Any real estate agent who asserts that he or she is prepared to assist you as a homeowner in a potential short sale outcome must also be willing to follow the specific administrative procedures of the particular lender involved. In addition, the real estate agent should also acknowledge that they essentially confine their guidance to determining the property’s value and how to best market the property, versus advising the homeowner on the best preforeclosure/foreclosure resolution.

Q. Am I responsible to continue to make mortgage payments if I have intentions of applying for a short sale on my property?

A. Unless you have received information to the contrary from the lender in writing, you are responsible to continue to make mortgage payments.

Q. As a homeowner, what incentive do I have to assist in the sale of my property if I am not going to receive any proceeds from the sale?
A. The authors of this publication believe that homeowners first and foremost have an ethical responsibility to expend the necessary effort to support as high a sales price as possible-even though they will not experience a financial gain-when expecting the lender(s) to forgive any and all of the homeowner’s outstanding mortgage debt.

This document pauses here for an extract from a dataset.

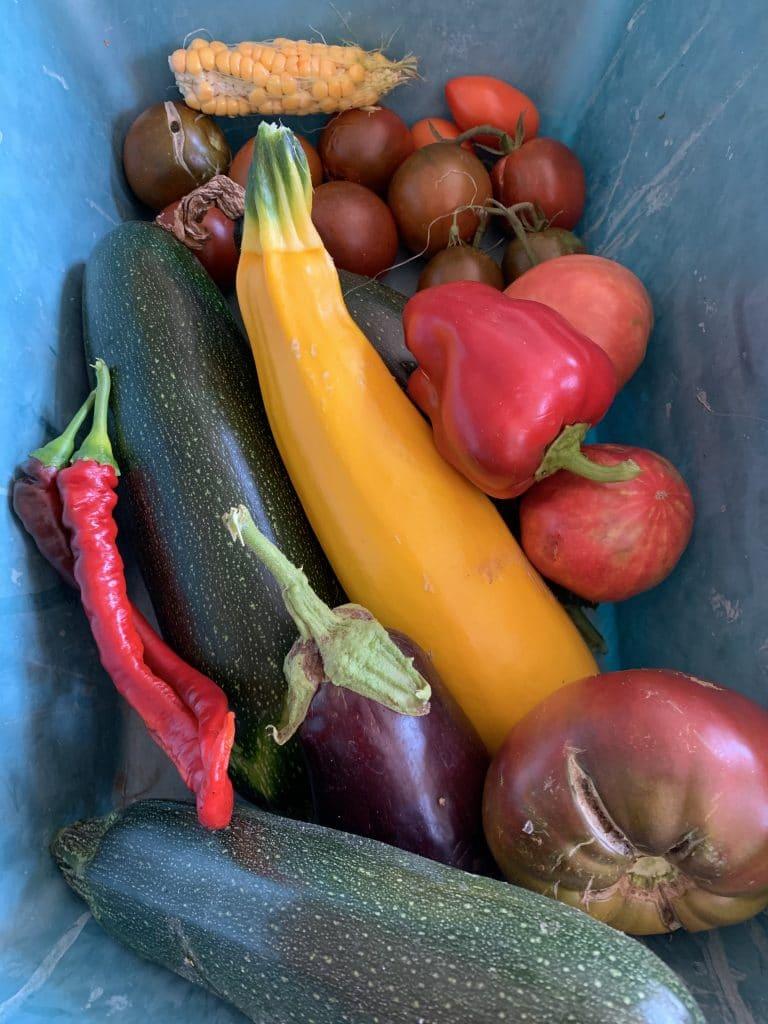 Tomate - Poivrons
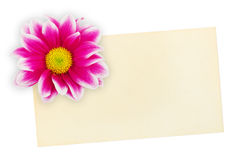 бумага приветствию цветка карточки Стоковые Фотографии RF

We also believe that the higher the realized sales price, the more likely the lender will be in granting a short sale outcome for the homeowner and possibly either fully or partially waive a deficiency judgment. Moreover, we also advise homeowners to be wary of any real estate agent who, for the sake of facilitating a guaranteed sale in order to collect a commission before a property is foreclosed (ruling out any possibility of a commission), demonstrates a less-than-professional marketing commitment. Such real estate agents will often justifies this lackluster attitude by saying to a homeowner, “No matter what the home sells for, it really doesn’t affect your pocketbook-only the lenders.” This disregard for marketing on behalf of some real estate agents seeking to facilitate a short sale at all costs (but not to them) is one that lenders readily recognize.

We find that this unprofessional approach to real estate marketing, notwithstanding the special circumstances surrounding a proposed short sale outcome, is to the detriment of well-intentioned homeowners who are hopeful of gaining lender cooperation. Lender cooperation is, without question, influenced by how honorable they believe both the homeowner and the real estate agent are, despite the difficult circumstances facing the homeowner and the challenging marketplace facing the agent.